Dies wird nur bei speziellen Substanzen, die man nicht substituieren kann, praktiziert (Psychopharmaka usw.) Deshalb fehlen oft auch Kombi-Präparate, weil das Zusammenstellen der Einzeldosen einfacher zu handhaben ist.
Ja, diese Rezepte sind dann computergeneriert, weil der Assi diese direkt ausgespuckt bekommt zum Austrittsbericht dazu. Von Hand nochmals umstellen, dazu haben wir keine Zeit und müssten dies nochmals im Computer eintragen. Je nach Station (gerade auf der Chirurgie, wo teilweise 5 bis 10 Patienten ein- und austreten an einem Tag) kann man dem nicht nochmals hinterher rennen. Wir geben die Rezepte der Medikamente ab, die der Patient zum Zeitpunkt des Austritts bei uns bekam. Eine Nachkontrolle ist nach Spitalaustritt sowieso meist nötig (Fäden ziehen, Blutkontrolle bei Infekt usw.), da kann der Hausarzt in Ruhe nochmals drüber schauen, kennt die vorherige Medikation und kann mit dem Patienten eine Umstellung besprechen.

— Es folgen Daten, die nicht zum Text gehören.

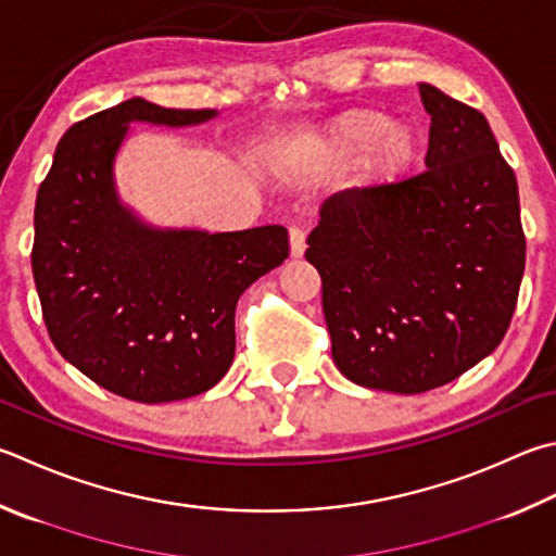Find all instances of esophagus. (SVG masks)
Instances as JSON below:
<instances>
[{"label": "esophagus", "instance_id": "obj_1", "mask_svg": "<svg viewBox=\"0 0 556 556\" xmlns=\"http://www.w3.org/2000/svg\"><path fill=\"white\" fill-rule=\"evenodd\" d=\"M289 248L291 257H301L306 250V233L301 228H289Z\"/></svg>", "mask_w": 556, "mask_h": 556}]
</instances>
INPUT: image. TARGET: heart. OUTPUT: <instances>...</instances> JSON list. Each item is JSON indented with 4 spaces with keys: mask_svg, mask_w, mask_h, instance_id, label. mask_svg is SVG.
<instances>
[{
    "mask_svg": "<svg viewBox=\"0 0 556 556\" xmlns=\"http://www.w3.org/2000/svg\"><path fill=\"white\" fill-rule=\"evenodd\" d=\"M418 138L408 126L391 124L379 109H350L320 130L306 150V169L340 177L355 169L362 189H389L410 173Z\"/></svg>",
    "mask_w": 556,
    "mask_h": 556,
    "instance_id": "heart-1",
    "label": "heart"
}]
</instances>
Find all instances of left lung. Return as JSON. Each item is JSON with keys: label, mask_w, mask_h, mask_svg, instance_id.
<instances>
[{"label": "left lung", "mask_w": 556, "mask_h": 556, "mask_svg": "<svg viewBox=\"0 0 556 556\" xmlns=\"http://www.w3.org/2000/svg\"><path fill=\"white\" fill-rule=\"evenodd\" d=\"M426 173L323 201L306 260L323 281L332 362L350 381L422 393L506 336L525 271L516 173L481 111L420 85Z\"/></svg>", "instance_id": "1"}]
</instances>
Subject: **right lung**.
Returning <instances> with one entry per match:
<instances>
[{
    "mask_svg": "<svg viewBox=\"0 0 556 556\" xmlns=\"http://www.w3.org/2000/svg\"><path fill=\"white\" fill-rule=\"evenodd\" d=\"M214 116L134 97L70 126L40 181L31 267L48 336L116 396L167 403L216 387L233 365L240 294L289 257L285 226L163 230L121 204L114 160L134 121Z\"/></svg>",
    "mask_w": 556,
    "mask_h": 556,
    "instance_id": "add662e5",
    "label": "right lung"
}]
</instances>
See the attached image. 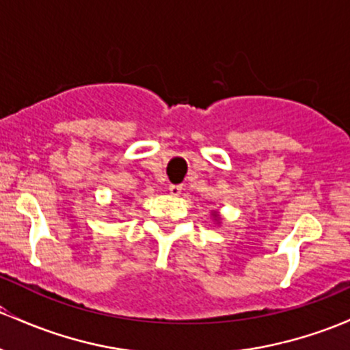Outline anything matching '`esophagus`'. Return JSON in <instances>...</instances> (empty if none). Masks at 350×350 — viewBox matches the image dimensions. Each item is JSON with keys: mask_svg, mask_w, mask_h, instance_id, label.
<instances>
[{"mask_svg": "<svg viewBox=\"0 0 350 350\" xmlns=\"http://www.w3.org/2000/svg\"><path fill=\"white\" fill-rule=\"evenodd\" d=\"M168 191H170V195L178 196L180 193H182V187H180V185H170V187H168Z\"/></svg>", "mask_w": 350, "mask_h": 350, "instance_id": "obj_1", "label": "esophagus"}]
</instances>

Gerade im Generika-Dschungel schauen wir eh nicht mehr durch. Mittlerweile gibts sogar Stationen, die komplett auf Markennamen verzichten und man nur noch die Substanzen eingibt und die Pflege arbeitet dann mit dem, was „das Haus“ einkauft. Ob die Tablette nun grün oder blau ist, Herzchen oder Blümchen drauf hat, ist mir schlussendlich egal.
P.s. In anderen Spitälern, in denen ich arbeitete, musste der Patient seine Dauermedikamente selbst mitbringen für die Zeit des Aufenthalts und rezeptiert wurde danach nur noch „zusätzliches“ wie Fragmin post OP usw.